++++ PROVIDED RECORDS ++++

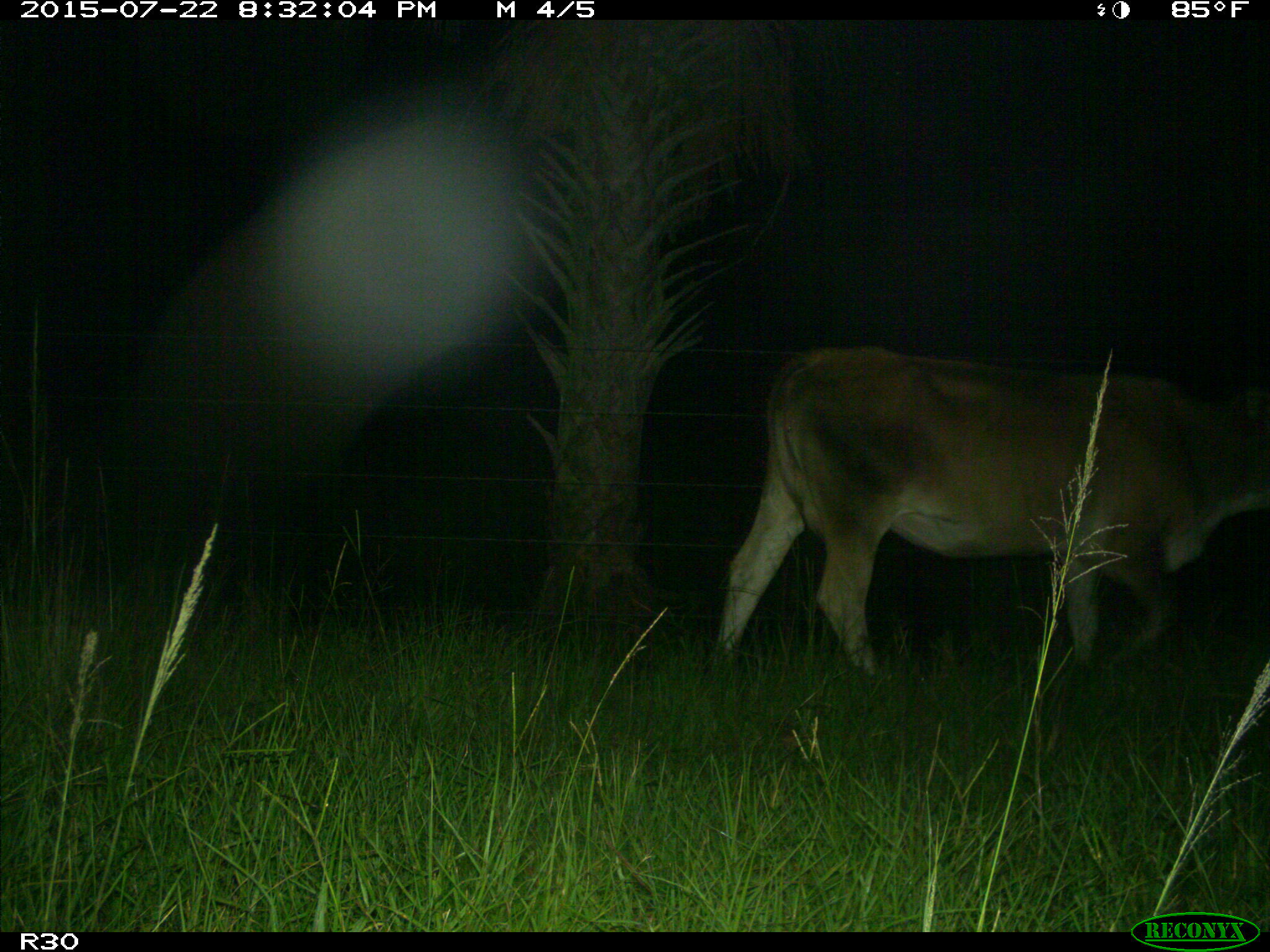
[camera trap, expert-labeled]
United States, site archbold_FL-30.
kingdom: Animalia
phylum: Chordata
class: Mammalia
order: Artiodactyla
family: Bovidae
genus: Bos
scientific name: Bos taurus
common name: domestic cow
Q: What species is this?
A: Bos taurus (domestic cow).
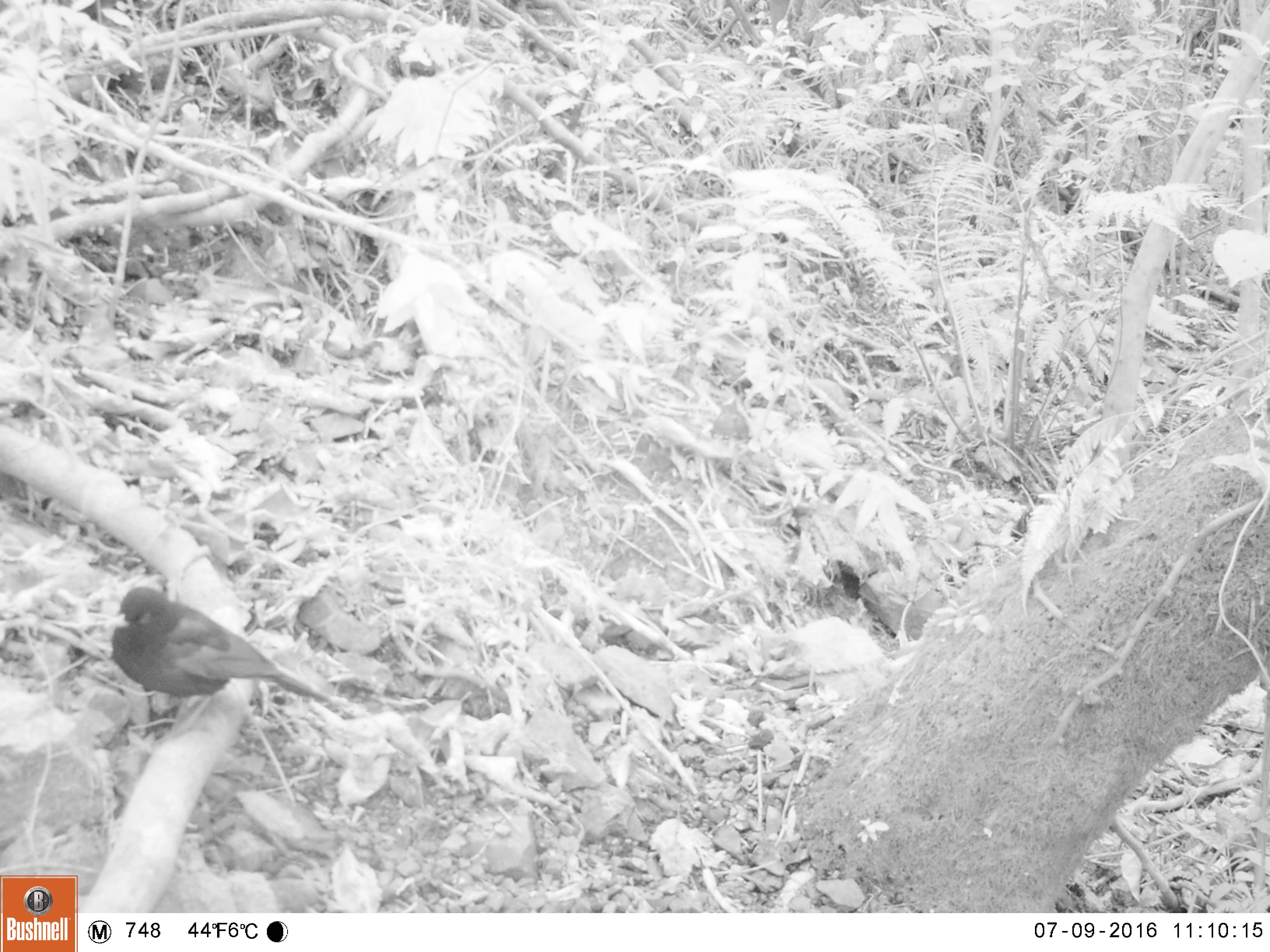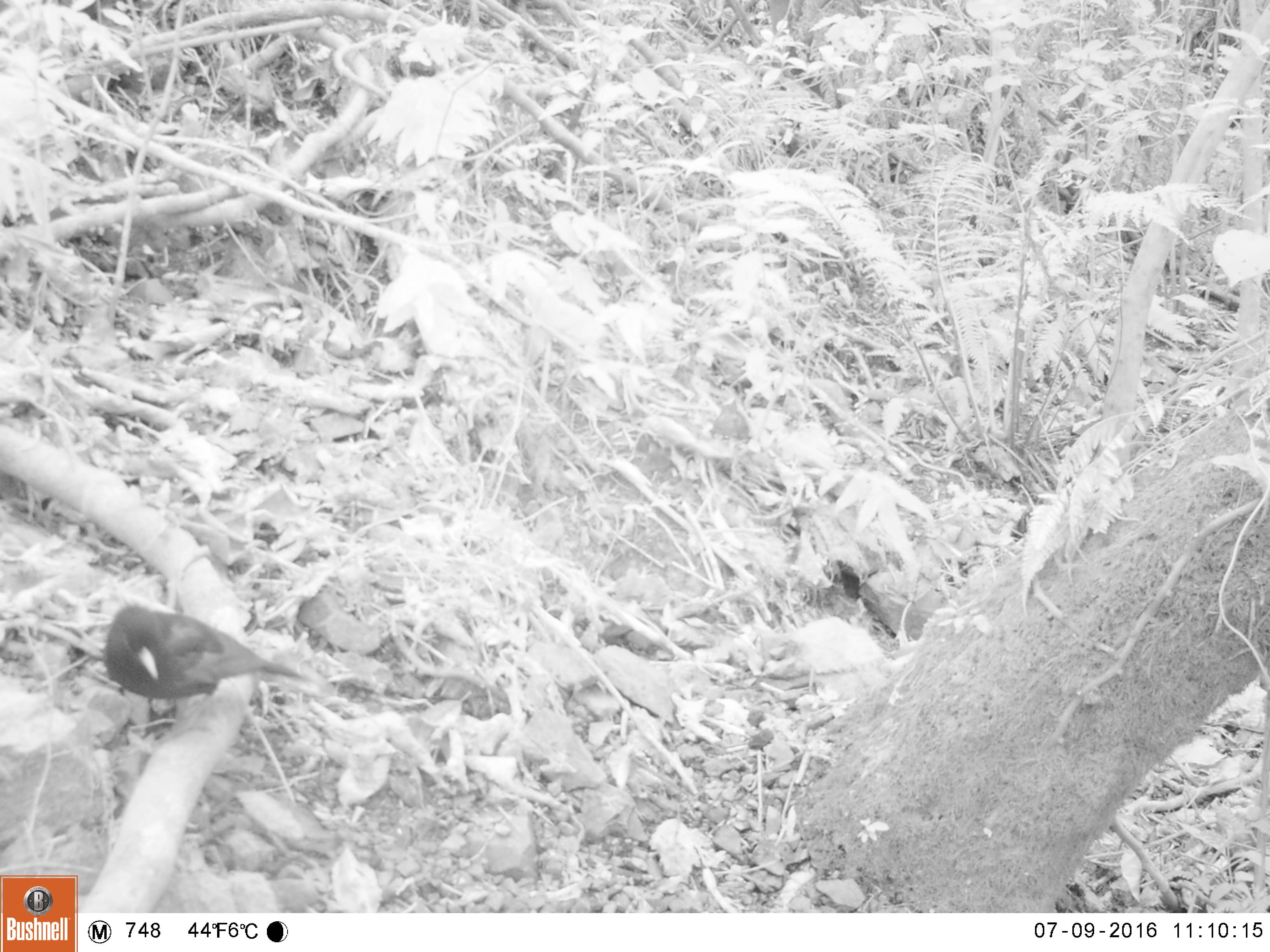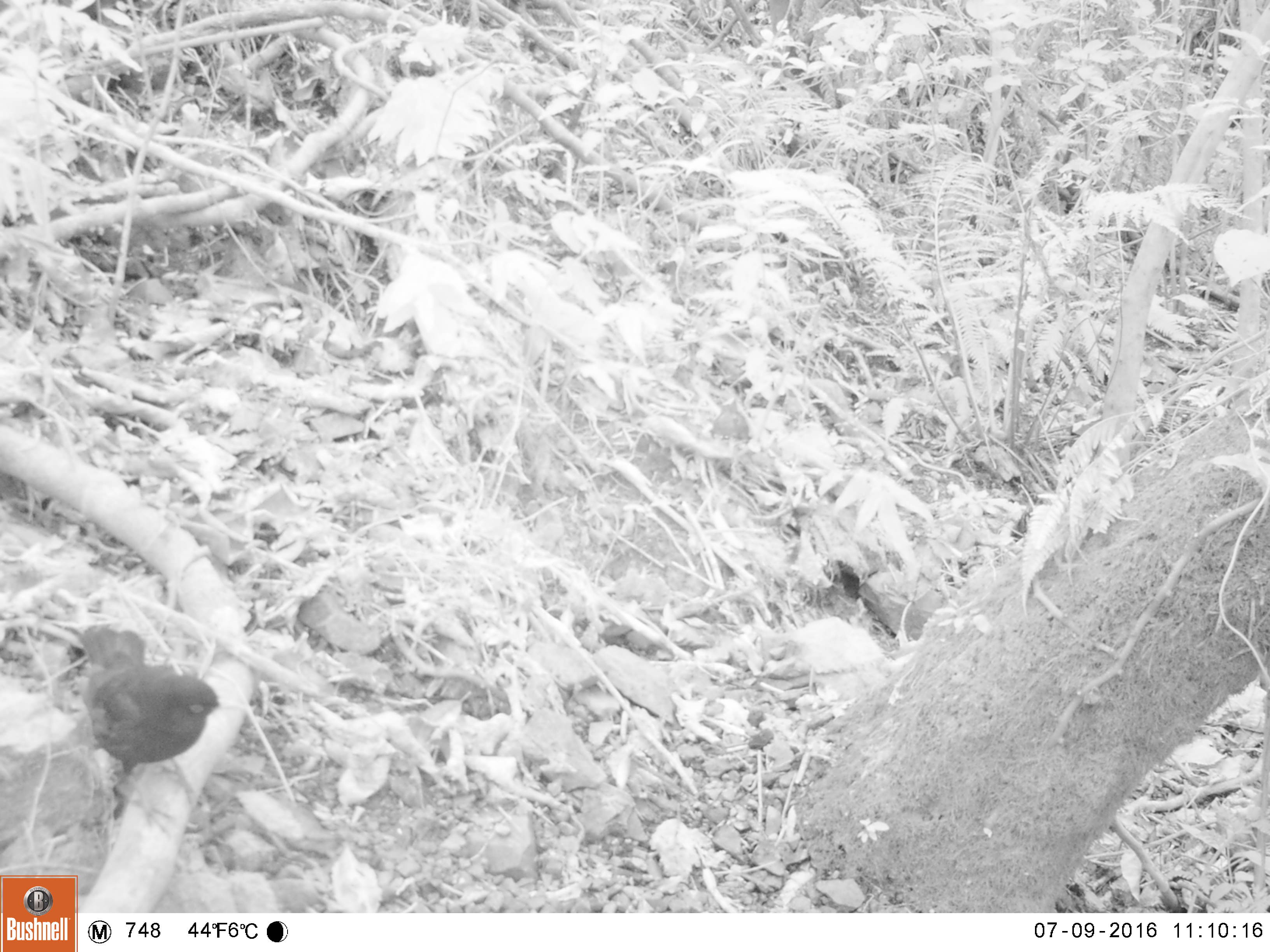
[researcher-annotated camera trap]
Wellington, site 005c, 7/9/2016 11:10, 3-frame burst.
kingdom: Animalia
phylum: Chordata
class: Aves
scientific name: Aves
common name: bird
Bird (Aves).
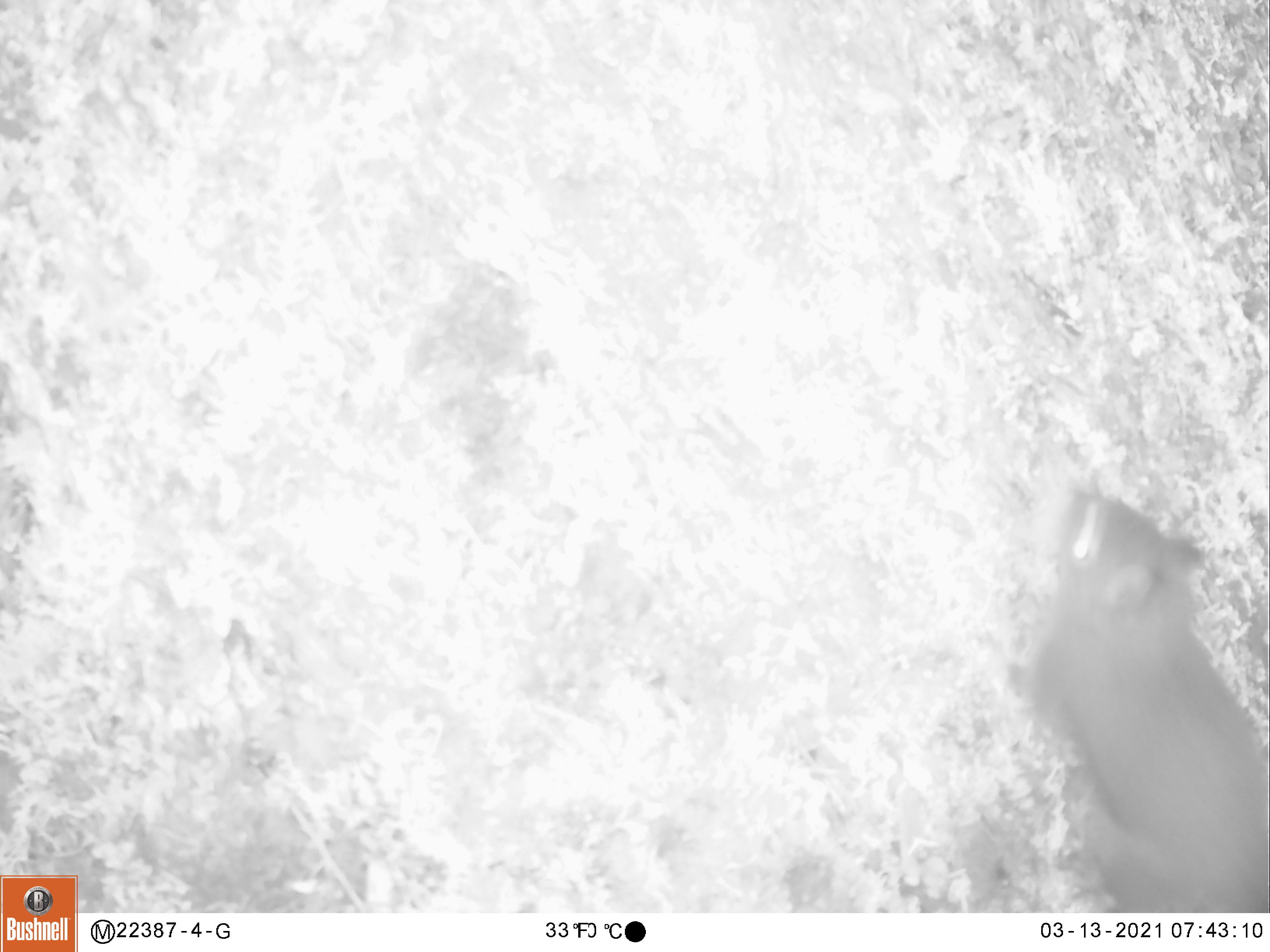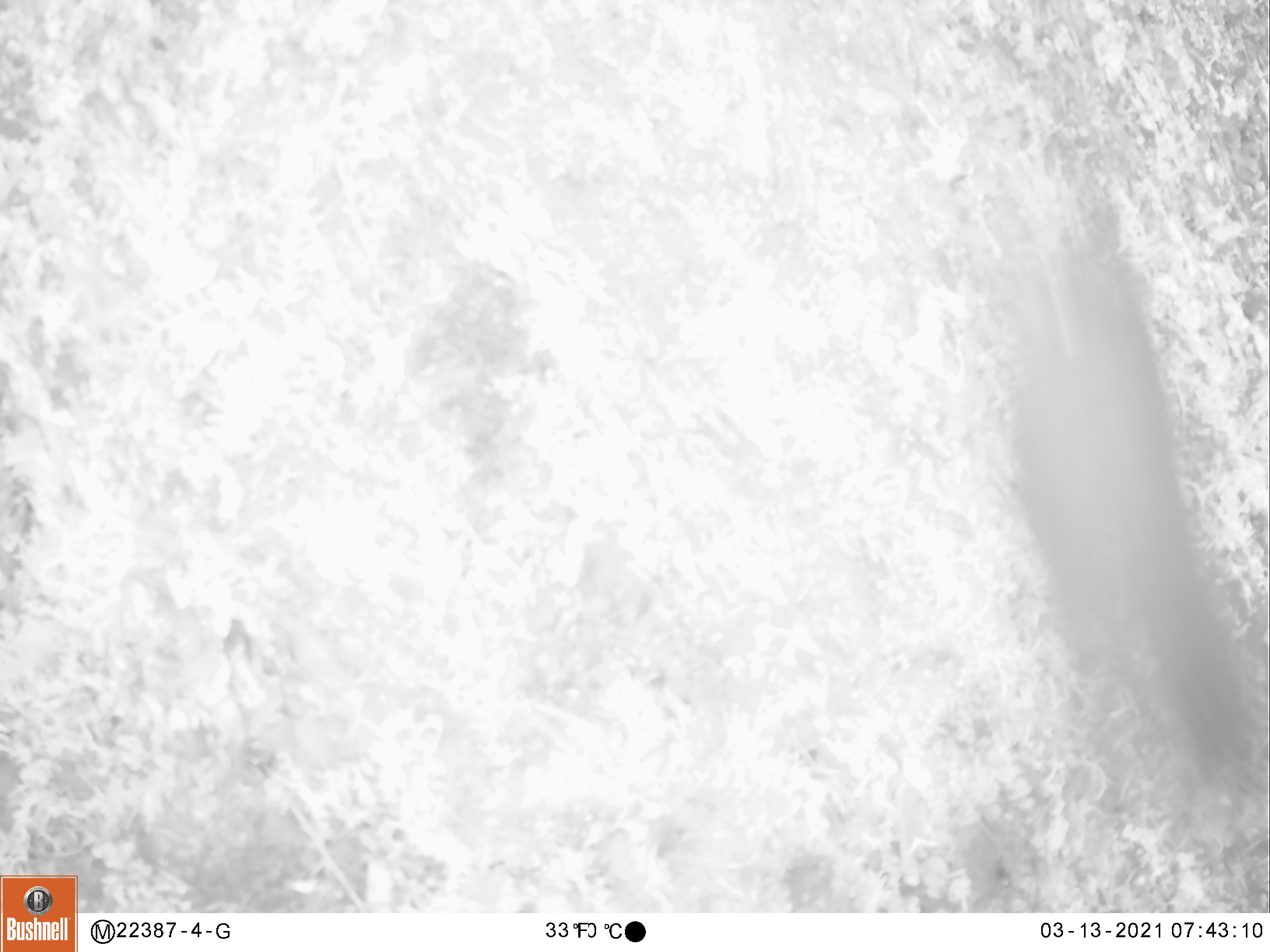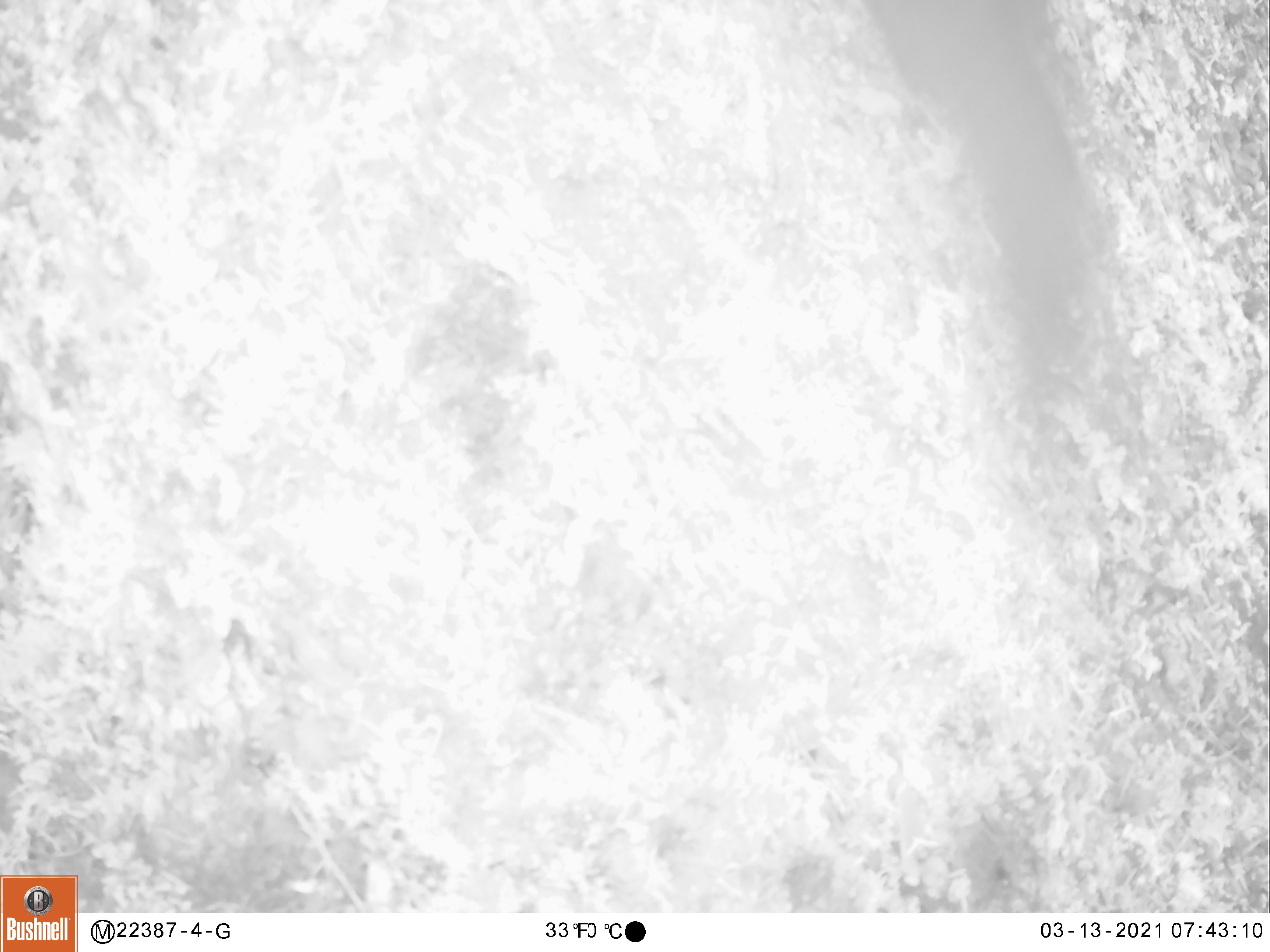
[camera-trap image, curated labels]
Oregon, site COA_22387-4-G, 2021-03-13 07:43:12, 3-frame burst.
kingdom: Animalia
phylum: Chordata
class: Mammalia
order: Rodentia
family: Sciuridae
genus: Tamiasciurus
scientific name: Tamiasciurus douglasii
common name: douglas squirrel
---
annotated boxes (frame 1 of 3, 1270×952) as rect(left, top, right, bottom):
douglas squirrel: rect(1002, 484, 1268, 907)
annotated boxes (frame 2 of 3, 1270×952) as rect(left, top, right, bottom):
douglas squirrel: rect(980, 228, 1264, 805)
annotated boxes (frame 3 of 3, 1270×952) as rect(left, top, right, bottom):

++++

WHAT YOU ARE ASKED TO DO »
Go to the line above holding "United States, site archbold_FL-30.", then copy exactly each line down to and including the one holding "family: Sciuridae", leaving pictures out.

FINISHED EXERCISE »
United States, site archbold_FL-30.
kingdom: Animalia
phylum: Chordata
class: Mammalia
order: Artiodactyla
family: Bovidae
genus: Bos
scientific name: Bos taurus
common name: domestic cow
Q: What species is this?
A: Bos taurus (domestic cow).
[researcher-annotated camera trap]
Wellington, site 005c, 7/9/2016 11:10, 3-frame burst.
kingdom: Animalia
phylum: Chordata
class: Aves
scientific name: Aves
common name: bird
Bird (Aves).
[camera-trap image, curated labels]
Oregon, site COA_22387-4-G, 2021-03-13 07:43:12, 3-frame burst.
kingdom: Animalia
phylum: Chordata
class: Mammalia
order: Rodentia
family: Sciuridae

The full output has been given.